My wife and I’ve been married 40 years and there are still mysteries to be solved. Like this: a few months ago she went to the store to buy Monopoly so that we could play it with our grandson over Easter. She came home with Monopoly and a cribbage board.

Cribbage?

“Why cribbage?” I asked.

“I don’t know. It looked fun,” she said.

“What a great idea!” I should have said.

Barb read my puzzlement and began to take it personally. But the grandkids were coming and after the grandkids my sabbatical (highlighted by a Mediterranean cruise) was starting, and so we turned our attention elsewhere.
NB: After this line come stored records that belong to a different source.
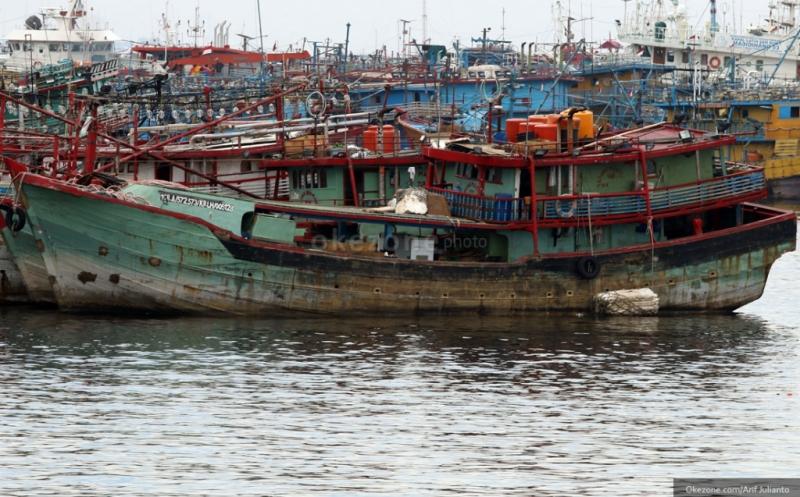 https: img-k.okeinfo.net content 2019 03 11 337 2028548 curi-ikan-2-kapal-asing-berbenda-malaysia-ditangkap-di-selat-malaka-CVAIQpqrVs.jpg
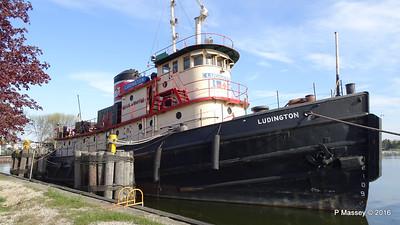 LUDINGTON Harbor Park Kewaunee Wisconsin PDM 24-05-2016 07-52-55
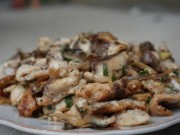 Ẩm thực - Độc đáo món cá xào trên núi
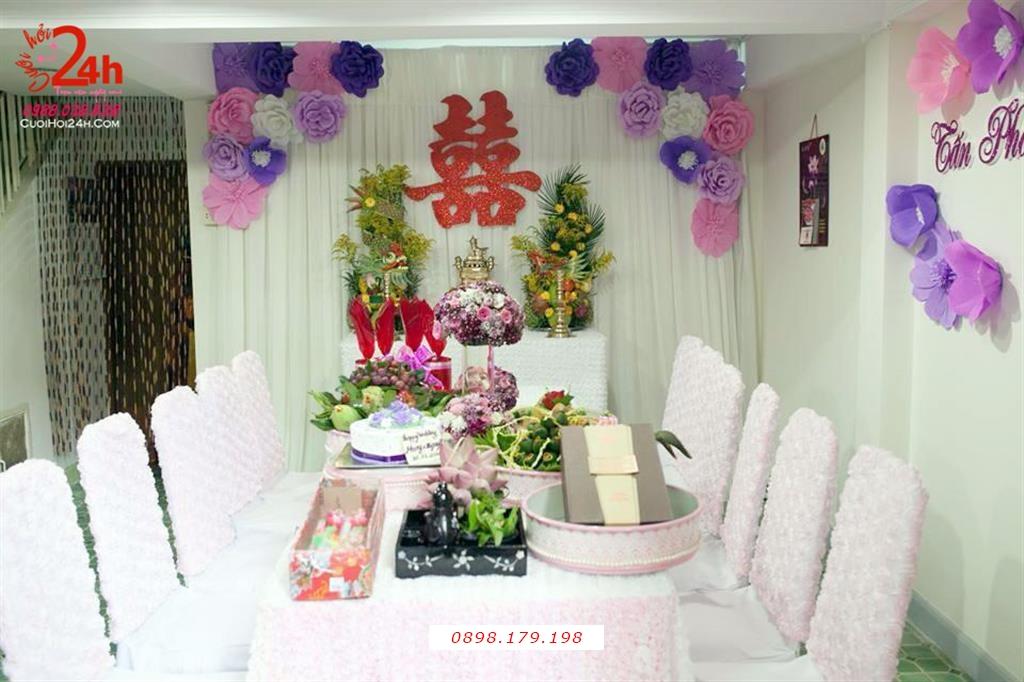 Dịch vụ cưới hỏi 24h trọn vẹn ngày vui chuyên trang trí nhà đám cưới hỏi và nhà hàng tiệc cưới | Trang trí nhà cưới hỏi voan trắng kết hoa giấy tím hồng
Until the first night of the cruise.

We were somewhere off the coast of Italy. Dinner was over. We returned to our room wondering what this routine away from the church, from family, from home would look like. We had, of course, brought the cribbage set with us still unopened. I figured I had earned some good husband points just tossing it in the suitcase. But I had also lugged along with me my skeptical resistance, thereby negating all such positives. Nevertheless I managed to say, “So, do you want to learn to play cribbage?”

“Sure,” was her not surprising answer.

Cribbage, as some of you may know, is a card game whose points are scored by placing pegs in a board with 121 holes for each player. So we opened our board, shuffled the cards, and laid out the instructions. It was quite a bonding moment for Barb and I to realize that given that these were written by a non-native English speaker and printed in 6-point type, we were in no way going to learn to play cribbage.

Finally, something about cribbage on which we agreed. We put it away and read books.

The next morning over breakfast while the ship was making its way into the Adriatic Sea we noticed among the day’s listed activities a scheduled gathering for those wanting to play cribbage. It was kind of an ‘of all the gin joints’ moment. We decided to slip in and watch people play. Maybe we could figure this out. My skepticism was giving way to the challenge.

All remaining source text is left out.